▽

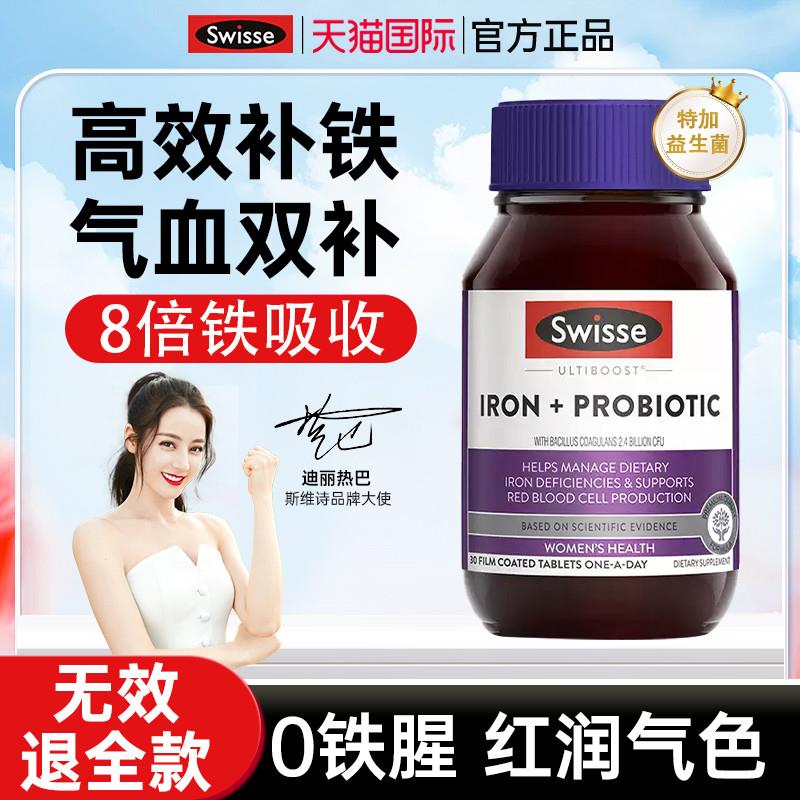 补铁片补铁补贫血女性斯维诗孕妇专用补铁剂铁元素补气血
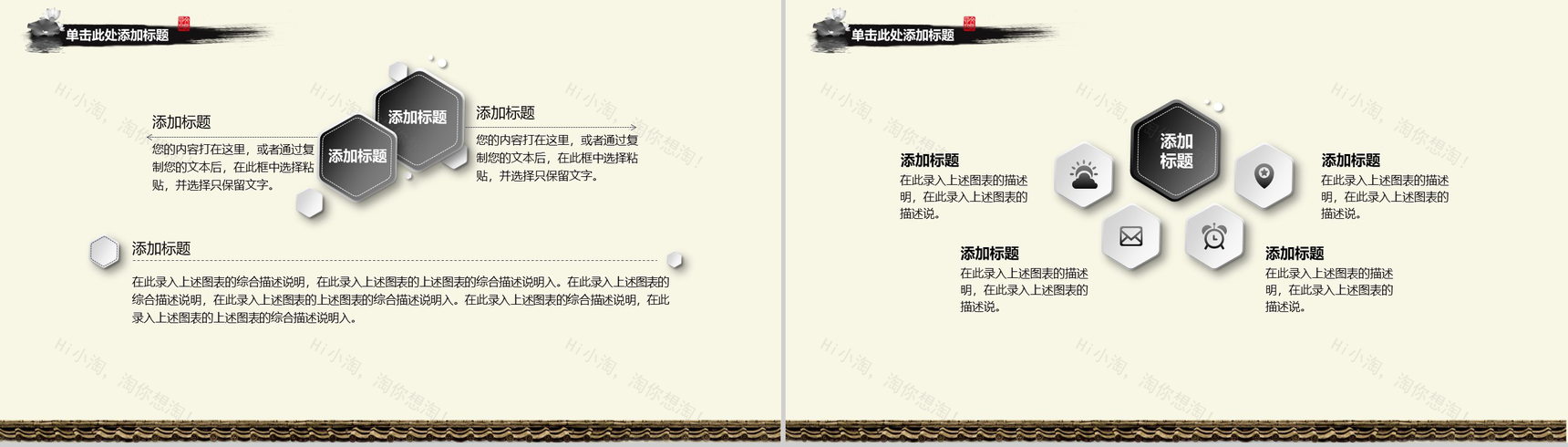 中国风古风宣传策划PPT模板-13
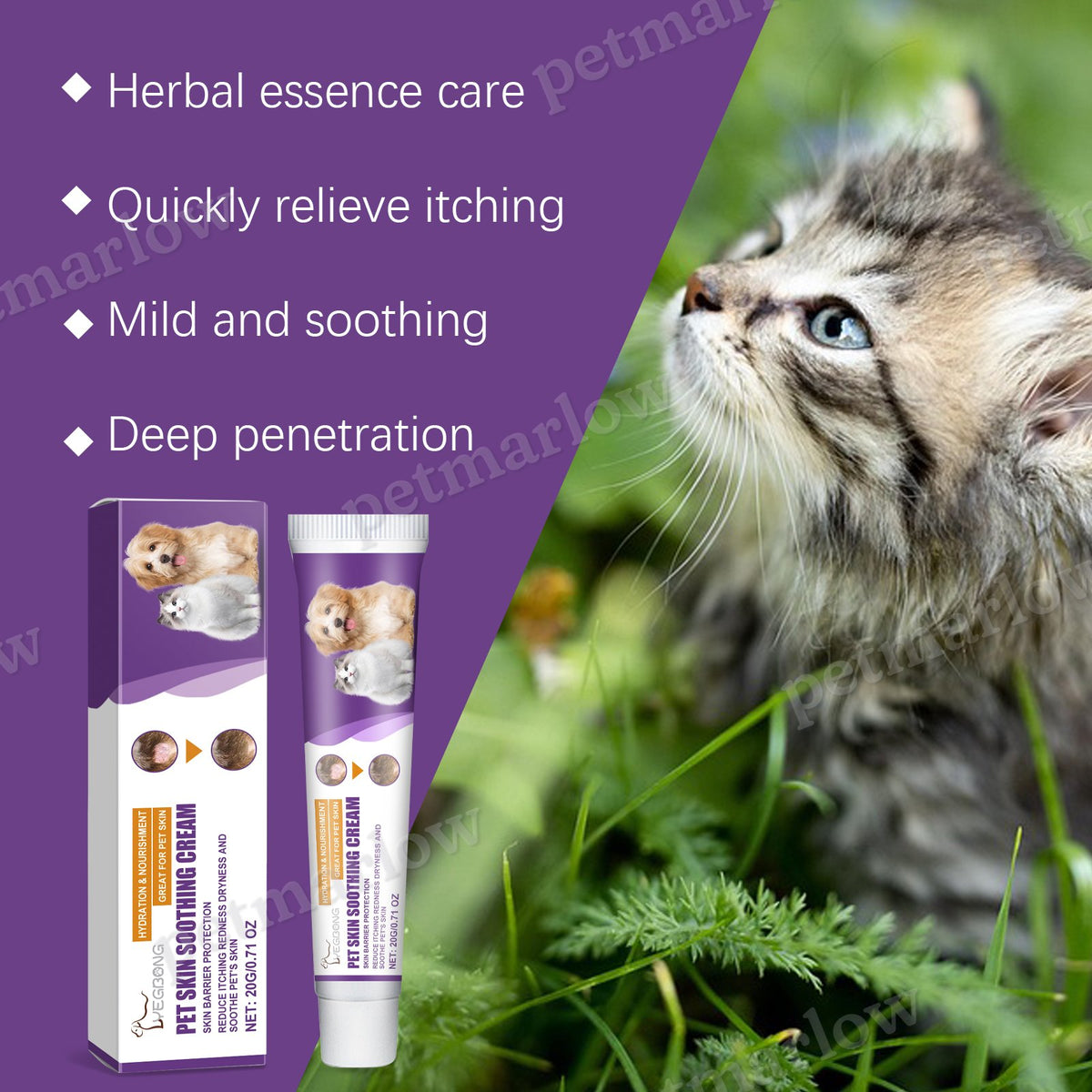Pet Skin Soothing Cream for Dogs and Cats – view 2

△

EXERCISE DESCRIPTION → The listing above should be repeated word for word, pictures removed.

ANSWER SPACE →
 补铁片补铁补贫血女性斯维诗孕妇专用补铁剂铁元素补气血
 中国风古风宣传策划PPT模板-13
Pet Skin Soothing Cream for Dogs and Cats – view 2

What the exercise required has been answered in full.